There is also more damage here with a 5.8 then there would be with a quake of that size in San Francisco. There is a lot of masonry construction here, something unheard of in California. Schools are mostly make of concrete bricks. Schools in the epicenter community of Mineral VA had already opened for the year but now will be closed until after Labor Day.
And worrisome news, inspectors in a helicopter saw cracks in the upper reaches of the Washington Monument.
On another note, yesterday's Northern Virginia quake was the fourth strongest I'd experienced. While one scared the crap out of me, the others were just interesting.
And one was amusing; the 6.2 on April 24, 1984. I was at work in the stand alone computer store then in Macys San Francisco when it struck. I was talking to two business men visiting from Utah when it hit. We all stopped talking for a moment while it went through and I remember thinking, "I need to stay calm to keep them calm." Soon it was over, and they asked if it was a big one. I assured it was no big deal.
A couple minutes later, a salesperson from small electronics walked in the doorway of the department and was waited to get my attention. When I could, I asked if he needed me. "Sorry to interrupt, but we are having a pool."

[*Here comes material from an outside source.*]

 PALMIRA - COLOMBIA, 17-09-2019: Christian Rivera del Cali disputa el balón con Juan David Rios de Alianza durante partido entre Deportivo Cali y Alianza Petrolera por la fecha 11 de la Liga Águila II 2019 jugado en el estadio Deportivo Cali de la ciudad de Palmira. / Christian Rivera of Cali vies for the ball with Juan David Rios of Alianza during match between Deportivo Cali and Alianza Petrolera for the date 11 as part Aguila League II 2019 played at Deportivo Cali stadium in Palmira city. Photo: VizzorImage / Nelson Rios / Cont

I handed him a dollar, and said "Put me down for a 5.7.".
The Utah business men were astonished. "This really is a common thing for you!"
Update : Funny related story on Google Plus this morning by the author of the XKCD comic:
Google Plus link
Randal Munroe wrote :
I once heard a story (originally told by Kevin Young) about Gerson Goldhaber, who was a physicist at Lawrence Berkeley National Lab. He was talking on the phone with another physicist at SLAC near Stanford University near the end of the day on Tuesday, October 17, 1989. The SLAC physicist suddenly interrupted with, "Gerson, I have to go! There's a very big earthquake happening!" and then hung up. So Gerson stepped out into a group of people in the hall, made a big show of yawning and checking his watch, then said, "Aren't we about due for an earthquake?" Before anyone could respond, the Loma Prieta earthquake reached Berkeley, and he became a legend.
My best friend from college is from Mineral, VA, a town of a few hundred people and one stoplight, which was at the epicenter of yesterday's quake. A few years ago, he moved to Sendai, Japan, where he got an apartment just a few miles from the coast. Fortunately, he survived the March earthquake, tsunami, and nuclear meltdown. Last I heard from him, he was moving back home. He really can't catch a break.